Sunday, July 21, 2013

renungan duapuluh

this reflection is based on my experiences, understanding and observation. dont laugh because you may think this is ridiculous or silly or stupid and whatever. 
so, it begins with my-so called brand new-age. twenty. yes, I'll never see another number one on my first age number. it is now two. but I'm not the one with number two on its age. there are billions in general. and the thing is, my friends too. they are aging, growing up, all of people in this world does. but aging doesnt always come up with maturity, I think. and maturity needs change. 
and my point is, I feel like everyone's changing except me. I'm still me. 
my friends has grown up. they are become more mature, more elegant, more beautiful and more like a woman. they have their own make up kit, they can put mascara and eyeliner right, take care of their looks, they wear dress and even skirt, they used to the pain from high heels, they have cute bags, they can manage their appearance, they read good magazines, they cook well like a master, they go to salon, they have pretty shoes, they wear accessories, and many many many more things.
compared to me ?
I have a make up kit -if I can call it make up kit because its content just a powder, lip balm and eyebrow pencil- I seldom use, I cant put mascara and eyeliner right, I rarely take care of my looks because I think what's best is simple looks, I have dress and skirt I wear occasionally because I think those are for a formal event, I have only one high heels and I always complain about the pain I have to bear so I wear them only for a formal event, I dont have cute bags and cant decide how cute bags are and moreover I think I cant wear cute bags because I dont have cute clothes to match up, I cant manage my appearance and the reasons are all above, I dont read magazines I read manga and newspaper, I'm still trying to be a master for cooking while I have this symptoms of short term memories, I went to salon just for cutting my hair not for a beauty treatment, I dont have pretty shoes I have a sneakers and a pair of normal shoes, I dont wear accessories except wristwatch.

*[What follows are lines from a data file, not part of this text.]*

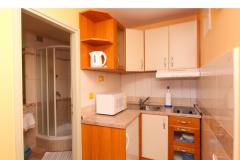 Villa Momus Apartment 2 foto 4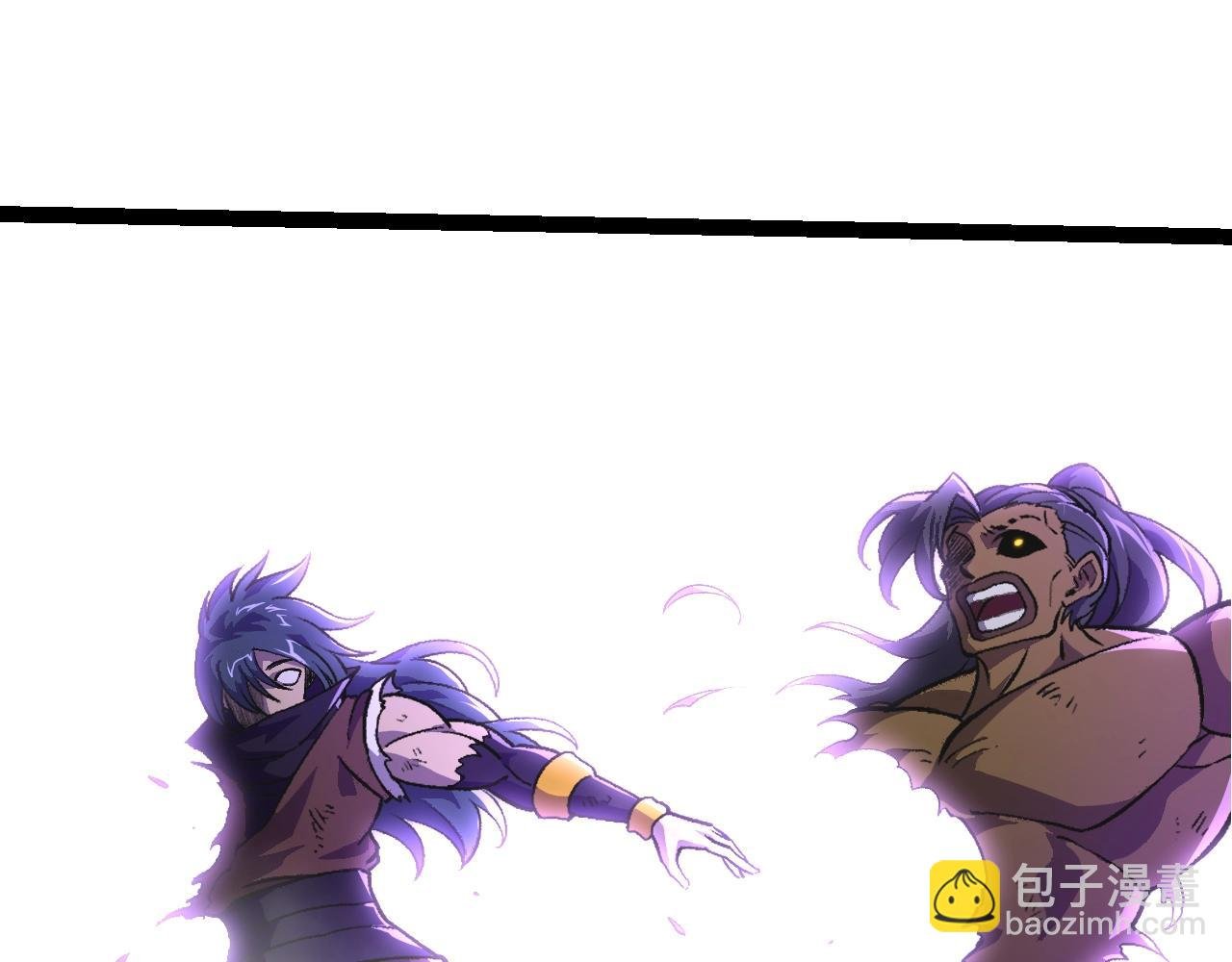第359话 冷锋青㭎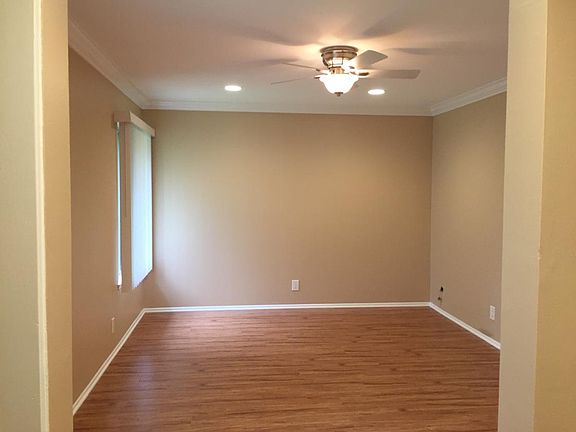 2nd image of 5618 E Vista Del Valle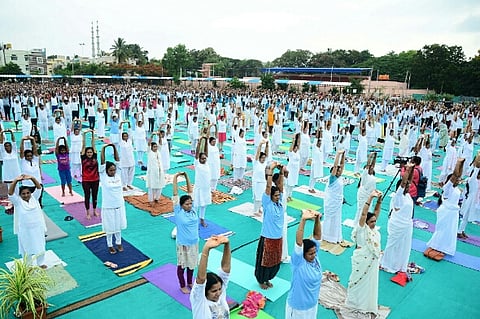 yoga.jpg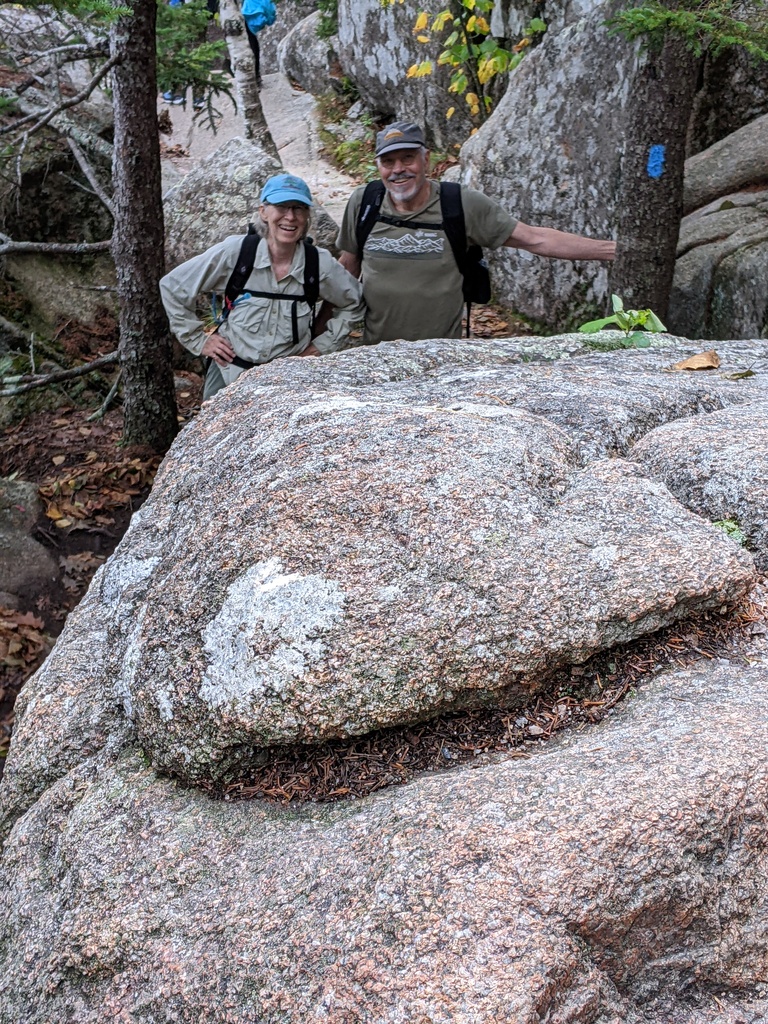 No description provided for: /2023/10-12/1009-penobscot-mt/photo02.html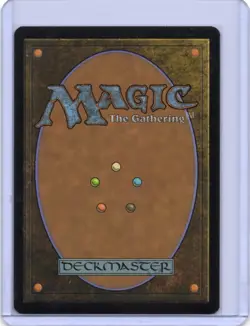 Steel Overseer - Magic 2011 (M11) - Rare - MTG - Near Mint - Image 2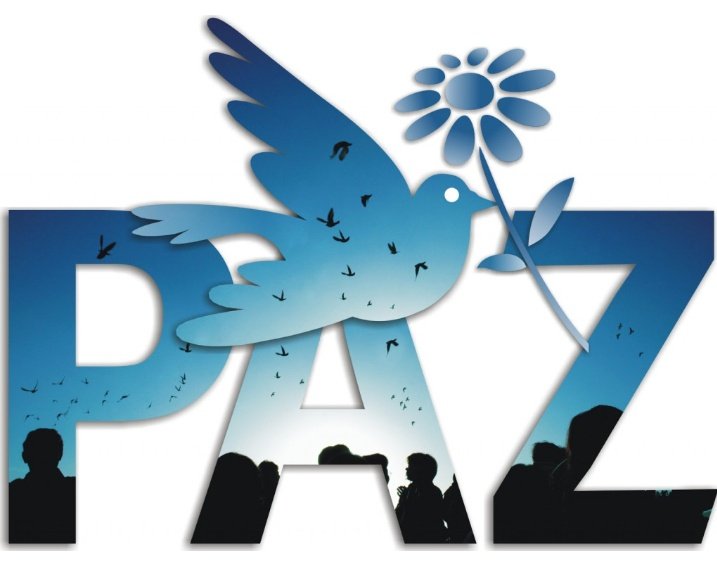 AdlerValverde's tweet photo. Nicaragua es un pueblo que ama la paz
#LaPazNuestraVictoria https://t.co/9z7IWIBIFQ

that's pretty much a contrast.

I met my friend in a mall when she wore a mini dress, high heels, cute bag and make up.
and there was me with sandals, poor jeans, t-shirt, poor bag from centuries ago and no make up.
she was that awesome and I was awful.

this twenty years old girl still in her seventeen. 
she'll try to be normal like anyone else in their twenties.
maybe she just got her identity crisis.